Sunday, December 03, 2006

take up the reins

Back in March of 2005, I wrote:

If Geo-Green ideas are unchallenged, we will watch tragedy unfold as unsustainable proposals continue to be written as energy policy in Washington D.C., with billions spent on blind industry wish fulfillment. Subsidies for nuclear and ethanol. Grants tossed down the rat hole to study oil shale and methane hydrates. Problems will be created faster than they are solved, right up to the point where oil depletion kicks our global economy like a mule.

The Geo-Green paradigm must be unmasked and reframed. It is not green, nor is it globally sustainable. [...] Allowing callow utopians frame their dead end policies as “green” will kneecap the credibility of true sustainable green movements when depletion begins.

On that note, I caught sight of an unnerving article on Robert Rapier's R-Squared Blog. As I read it a roaring sound filled my ears - - that of the Midwest water table being flushed into a Hummer.

Ethanol skeptic sees painful realities ahead
(Douglas Carper) sees more of the same for much of the agricultural economy that supports ethanol.
“I’m not posturing.
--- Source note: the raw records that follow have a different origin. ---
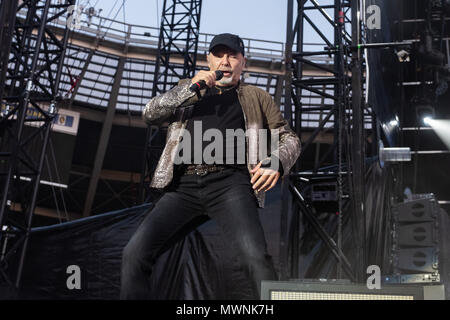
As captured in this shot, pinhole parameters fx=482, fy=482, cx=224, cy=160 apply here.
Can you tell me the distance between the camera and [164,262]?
650cm

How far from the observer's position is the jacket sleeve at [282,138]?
222 centimetres

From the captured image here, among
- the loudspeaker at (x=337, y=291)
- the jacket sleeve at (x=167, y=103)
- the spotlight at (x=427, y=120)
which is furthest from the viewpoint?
the spotlight at (x=427, y=120)

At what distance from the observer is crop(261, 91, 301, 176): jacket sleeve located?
2219 mm

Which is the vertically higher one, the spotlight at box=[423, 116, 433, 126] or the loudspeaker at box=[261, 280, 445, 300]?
the spotlight at box=[423, 116, 433, 126]

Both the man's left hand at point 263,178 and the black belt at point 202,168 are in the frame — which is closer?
the man's left hand at point 263,178

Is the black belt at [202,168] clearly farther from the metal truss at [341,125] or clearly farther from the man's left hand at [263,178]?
the metal truss at [341,125]

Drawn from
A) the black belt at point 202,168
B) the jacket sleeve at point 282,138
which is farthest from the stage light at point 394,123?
the black belt at point 202,168

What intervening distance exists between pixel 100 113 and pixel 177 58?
450 centimetres

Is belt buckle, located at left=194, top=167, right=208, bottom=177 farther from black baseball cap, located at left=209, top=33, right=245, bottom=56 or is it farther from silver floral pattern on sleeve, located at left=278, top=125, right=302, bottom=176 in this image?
black baseball cap, located at left=209, top=33, right=245, bottom=56

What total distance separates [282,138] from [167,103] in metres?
0.59

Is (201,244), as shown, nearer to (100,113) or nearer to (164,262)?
(164,262)

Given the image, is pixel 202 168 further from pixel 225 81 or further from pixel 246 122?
pixel 225 81

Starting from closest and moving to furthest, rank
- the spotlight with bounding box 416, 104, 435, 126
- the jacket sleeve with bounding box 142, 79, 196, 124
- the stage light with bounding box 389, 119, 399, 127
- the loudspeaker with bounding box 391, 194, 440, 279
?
the jacket sleeve with bounding box 142, 79, 196, 124 < the loudspeaker with bounding box 391, 194, 440, 279 < the stage light with bounding box 389, 119, 399, 127 < the spotlight with bounding box 416, 104, 435, 126

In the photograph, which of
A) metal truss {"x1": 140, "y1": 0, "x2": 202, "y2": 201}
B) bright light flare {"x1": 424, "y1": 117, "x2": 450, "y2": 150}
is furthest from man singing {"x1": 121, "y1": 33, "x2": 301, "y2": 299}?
metal truss {"x1": 140, "y1": 0, "x2": 202, "y2": 201}
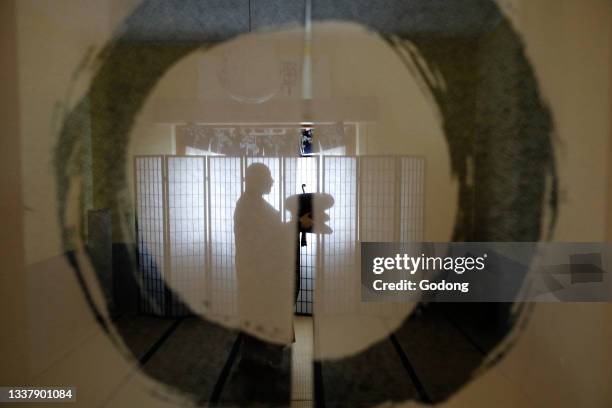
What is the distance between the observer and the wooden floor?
4.21 ft

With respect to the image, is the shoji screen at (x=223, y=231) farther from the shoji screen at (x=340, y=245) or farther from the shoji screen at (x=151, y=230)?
the shoji screen at (x=340, y=245)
I have no agenda,” Carper said in a Tuesday interview in his office. “I see trouble looming here in the American heartland and a lot of good, well-intentioned people facing some terrible and ruinous losses.”
His sense of trepidation may seem completely at odds with recent reality. Expansion in the ethanol industry in Nebraska is proceeding at an unprecedented pace. Corn prices are rising. Congress seems poised to expand its mandate of renewable fuels. But circumstances that lead others to conclude there’s money to be made by aggressive investment have Carper thumping his desk so hard pens leap in the air.
“For what constructive purpose are we disrupting agriculture in this manner?” he asked. “For what constructive purpose have we embarked on this dangerous public policy initiative?”

There is an urgency to addressing energy issues in 2006, and addressing them in the right way. Really, Vindod Khosla and his ilk are on the road to hell, paving as they go. Most of the farmers gadding about on their John Deere's understand the economics of ethanol better then the technocrats living on the coast. At the same time, these farmers can also smell a government grant at one thousand paces.

Politicians are predictable. Pay a farmer extra grow something, but not if the plan is to sell it as food. Then, they may market to their constituents a beneficiant role in solving global warming, and supporting a "green" alternative to buying foreign oil.

Green, like the dead zone on the Gulf Coast, run off from the artificially fertilized farmland of middles America.



Replacing our a problem with bigger problem sucks. Write your congress person. Time is not unlimited.